===== PROVIDED DATA

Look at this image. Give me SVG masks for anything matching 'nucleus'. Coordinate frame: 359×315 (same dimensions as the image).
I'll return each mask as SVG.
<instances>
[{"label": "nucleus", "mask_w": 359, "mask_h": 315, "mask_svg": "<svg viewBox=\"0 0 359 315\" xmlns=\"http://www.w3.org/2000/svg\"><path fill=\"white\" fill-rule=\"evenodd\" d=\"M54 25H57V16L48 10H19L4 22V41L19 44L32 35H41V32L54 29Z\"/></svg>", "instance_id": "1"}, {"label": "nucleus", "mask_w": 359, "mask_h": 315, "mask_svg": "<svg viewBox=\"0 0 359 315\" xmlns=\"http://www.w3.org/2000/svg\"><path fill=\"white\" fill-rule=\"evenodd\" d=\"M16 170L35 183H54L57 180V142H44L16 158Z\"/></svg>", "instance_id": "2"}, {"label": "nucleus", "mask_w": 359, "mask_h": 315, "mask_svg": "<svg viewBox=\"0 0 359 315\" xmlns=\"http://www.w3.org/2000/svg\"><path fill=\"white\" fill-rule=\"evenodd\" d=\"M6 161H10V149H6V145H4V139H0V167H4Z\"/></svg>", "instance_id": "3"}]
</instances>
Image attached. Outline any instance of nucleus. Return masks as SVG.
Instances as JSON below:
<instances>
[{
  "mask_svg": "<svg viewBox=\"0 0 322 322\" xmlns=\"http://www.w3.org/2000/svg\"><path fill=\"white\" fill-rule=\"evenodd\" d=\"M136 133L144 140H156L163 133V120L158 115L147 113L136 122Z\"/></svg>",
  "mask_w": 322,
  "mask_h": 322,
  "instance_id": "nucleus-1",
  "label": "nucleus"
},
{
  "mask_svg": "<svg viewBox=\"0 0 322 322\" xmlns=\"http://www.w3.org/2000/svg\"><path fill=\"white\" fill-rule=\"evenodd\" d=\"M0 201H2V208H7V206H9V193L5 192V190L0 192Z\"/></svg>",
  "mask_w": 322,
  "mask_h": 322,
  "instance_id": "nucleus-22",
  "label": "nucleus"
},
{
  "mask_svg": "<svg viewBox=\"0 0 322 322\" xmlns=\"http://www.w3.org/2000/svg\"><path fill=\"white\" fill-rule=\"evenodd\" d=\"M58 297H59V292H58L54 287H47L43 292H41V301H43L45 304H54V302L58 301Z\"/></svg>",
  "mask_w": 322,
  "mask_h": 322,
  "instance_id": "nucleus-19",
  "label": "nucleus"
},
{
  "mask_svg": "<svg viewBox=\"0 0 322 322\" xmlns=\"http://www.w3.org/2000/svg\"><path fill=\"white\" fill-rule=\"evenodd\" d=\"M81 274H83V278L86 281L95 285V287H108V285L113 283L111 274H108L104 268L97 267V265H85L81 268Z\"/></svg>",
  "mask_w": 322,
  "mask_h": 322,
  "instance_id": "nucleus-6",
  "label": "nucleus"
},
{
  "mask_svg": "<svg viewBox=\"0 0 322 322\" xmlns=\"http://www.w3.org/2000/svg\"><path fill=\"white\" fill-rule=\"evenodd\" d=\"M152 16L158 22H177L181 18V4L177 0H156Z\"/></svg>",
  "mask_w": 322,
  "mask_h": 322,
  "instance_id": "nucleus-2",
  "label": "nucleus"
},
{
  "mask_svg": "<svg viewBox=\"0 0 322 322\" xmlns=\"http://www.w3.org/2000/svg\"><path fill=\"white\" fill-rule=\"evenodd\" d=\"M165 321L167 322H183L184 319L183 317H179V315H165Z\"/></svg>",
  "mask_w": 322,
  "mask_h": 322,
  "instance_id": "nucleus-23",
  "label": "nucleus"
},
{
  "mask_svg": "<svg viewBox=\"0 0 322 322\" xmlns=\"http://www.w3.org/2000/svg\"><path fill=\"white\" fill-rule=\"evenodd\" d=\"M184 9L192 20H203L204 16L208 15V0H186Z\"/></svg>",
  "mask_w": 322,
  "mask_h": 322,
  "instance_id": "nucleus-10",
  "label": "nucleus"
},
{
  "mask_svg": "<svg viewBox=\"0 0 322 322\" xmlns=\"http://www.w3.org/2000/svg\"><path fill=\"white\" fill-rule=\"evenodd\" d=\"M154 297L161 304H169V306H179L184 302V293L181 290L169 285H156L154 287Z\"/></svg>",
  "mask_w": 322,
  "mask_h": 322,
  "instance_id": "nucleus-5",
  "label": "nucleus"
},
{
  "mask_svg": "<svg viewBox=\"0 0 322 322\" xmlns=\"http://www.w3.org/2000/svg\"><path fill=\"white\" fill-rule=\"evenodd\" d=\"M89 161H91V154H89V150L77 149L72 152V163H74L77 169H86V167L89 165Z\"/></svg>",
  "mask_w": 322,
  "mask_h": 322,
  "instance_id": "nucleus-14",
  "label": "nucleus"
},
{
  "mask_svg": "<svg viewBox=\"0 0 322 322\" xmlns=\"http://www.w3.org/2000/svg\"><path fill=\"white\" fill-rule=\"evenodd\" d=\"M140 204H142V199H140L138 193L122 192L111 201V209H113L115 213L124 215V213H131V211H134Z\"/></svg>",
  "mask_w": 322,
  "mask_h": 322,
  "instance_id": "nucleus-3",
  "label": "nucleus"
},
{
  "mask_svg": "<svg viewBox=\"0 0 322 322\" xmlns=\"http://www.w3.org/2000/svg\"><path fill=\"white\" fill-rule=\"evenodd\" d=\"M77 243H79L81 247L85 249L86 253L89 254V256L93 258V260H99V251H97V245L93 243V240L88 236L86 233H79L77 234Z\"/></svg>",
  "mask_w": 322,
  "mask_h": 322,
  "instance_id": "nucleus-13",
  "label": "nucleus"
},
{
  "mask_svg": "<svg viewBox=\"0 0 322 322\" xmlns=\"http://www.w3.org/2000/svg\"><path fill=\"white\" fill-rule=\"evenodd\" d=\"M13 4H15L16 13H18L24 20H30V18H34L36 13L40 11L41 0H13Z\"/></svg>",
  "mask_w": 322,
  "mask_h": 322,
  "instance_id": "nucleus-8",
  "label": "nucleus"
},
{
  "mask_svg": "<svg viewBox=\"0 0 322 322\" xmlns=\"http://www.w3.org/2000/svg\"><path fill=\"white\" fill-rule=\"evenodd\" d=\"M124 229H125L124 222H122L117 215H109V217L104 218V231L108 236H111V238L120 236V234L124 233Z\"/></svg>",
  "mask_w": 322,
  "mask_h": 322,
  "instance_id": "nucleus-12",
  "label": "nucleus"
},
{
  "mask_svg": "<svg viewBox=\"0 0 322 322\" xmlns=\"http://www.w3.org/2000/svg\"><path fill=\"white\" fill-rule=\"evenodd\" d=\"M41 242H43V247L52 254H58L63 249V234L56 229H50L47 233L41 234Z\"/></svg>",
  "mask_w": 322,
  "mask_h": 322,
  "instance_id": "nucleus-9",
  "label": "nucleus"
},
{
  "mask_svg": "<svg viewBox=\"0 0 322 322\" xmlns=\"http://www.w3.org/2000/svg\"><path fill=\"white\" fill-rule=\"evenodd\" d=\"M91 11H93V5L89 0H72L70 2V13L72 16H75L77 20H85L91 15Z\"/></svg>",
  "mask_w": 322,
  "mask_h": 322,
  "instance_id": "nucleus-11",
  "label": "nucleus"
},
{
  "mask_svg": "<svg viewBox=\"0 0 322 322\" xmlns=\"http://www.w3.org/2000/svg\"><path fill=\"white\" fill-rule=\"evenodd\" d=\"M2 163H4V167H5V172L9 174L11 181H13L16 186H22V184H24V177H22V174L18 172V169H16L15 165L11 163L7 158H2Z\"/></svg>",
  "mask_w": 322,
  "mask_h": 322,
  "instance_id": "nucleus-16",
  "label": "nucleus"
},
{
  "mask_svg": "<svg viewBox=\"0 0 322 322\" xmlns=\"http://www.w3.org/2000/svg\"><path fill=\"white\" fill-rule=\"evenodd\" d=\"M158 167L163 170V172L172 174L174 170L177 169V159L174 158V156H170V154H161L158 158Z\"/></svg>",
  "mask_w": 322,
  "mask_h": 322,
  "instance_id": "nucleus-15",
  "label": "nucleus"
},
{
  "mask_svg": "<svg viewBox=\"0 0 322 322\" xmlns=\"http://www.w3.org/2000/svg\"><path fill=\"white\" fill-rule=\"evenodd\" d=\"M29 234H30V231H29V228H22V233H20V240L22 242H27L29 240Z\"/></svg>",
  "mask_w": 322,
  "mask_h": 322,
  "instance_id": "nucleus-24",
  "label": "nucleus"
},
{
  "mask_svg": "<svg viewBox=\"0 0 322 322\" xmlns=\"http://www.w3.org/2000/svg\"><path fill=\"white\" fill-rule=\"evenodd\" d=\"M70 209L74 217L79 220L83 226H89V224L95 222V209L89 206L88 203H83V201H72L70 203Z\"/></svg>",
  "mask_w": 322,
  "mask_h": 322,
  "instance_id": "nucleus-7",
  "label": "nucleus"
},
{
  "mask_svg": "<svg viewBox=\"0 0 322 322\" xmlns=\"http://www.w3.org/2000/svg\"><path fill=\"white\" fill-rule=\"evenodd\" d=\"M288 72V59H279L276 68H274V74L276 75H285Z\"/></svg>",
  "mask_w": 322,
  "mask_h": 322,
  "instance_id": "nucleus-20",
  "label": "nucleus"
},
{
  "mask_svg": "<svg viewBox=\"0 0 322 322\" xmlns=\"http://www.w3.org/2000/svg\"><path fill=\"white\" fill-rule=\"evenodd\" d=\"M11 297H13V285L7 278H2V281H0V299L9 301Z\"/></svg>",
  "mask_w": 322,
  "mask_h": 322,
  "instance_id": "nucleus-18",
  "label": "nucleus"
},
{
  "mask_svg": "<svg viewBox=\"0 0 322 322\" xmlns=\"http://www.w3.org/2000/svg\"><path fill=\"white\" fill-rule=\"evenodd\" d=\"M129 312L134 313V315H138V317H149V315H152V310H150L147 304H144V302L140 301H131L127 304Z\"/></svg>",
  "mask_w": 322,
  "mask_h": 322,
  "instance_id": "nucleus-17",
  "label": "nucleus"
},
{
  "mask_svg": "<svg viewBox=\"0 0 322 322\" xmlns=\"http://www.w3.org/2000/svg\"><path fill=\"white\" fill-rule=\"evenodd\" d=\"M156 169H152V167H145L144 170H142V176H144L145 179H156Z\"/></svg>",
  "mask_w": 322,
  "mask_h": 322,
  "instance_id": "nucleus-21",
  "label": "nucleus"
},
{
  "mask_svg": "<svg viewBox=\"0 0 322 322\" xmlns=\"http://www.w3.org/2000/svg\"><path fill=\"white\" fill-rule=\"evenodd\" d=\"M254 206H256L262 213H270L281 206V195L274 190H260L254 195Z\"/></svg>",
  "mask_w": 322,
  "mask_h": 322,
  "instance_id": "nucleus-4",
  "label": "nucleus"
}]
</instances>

==========

▶ **AIM OF THE TASK**
Give the number of lines in the entries above that contain the string "masks", counting only exact case matches. Reply with the number alone.

▶ **COMPLETE ANSWER**
2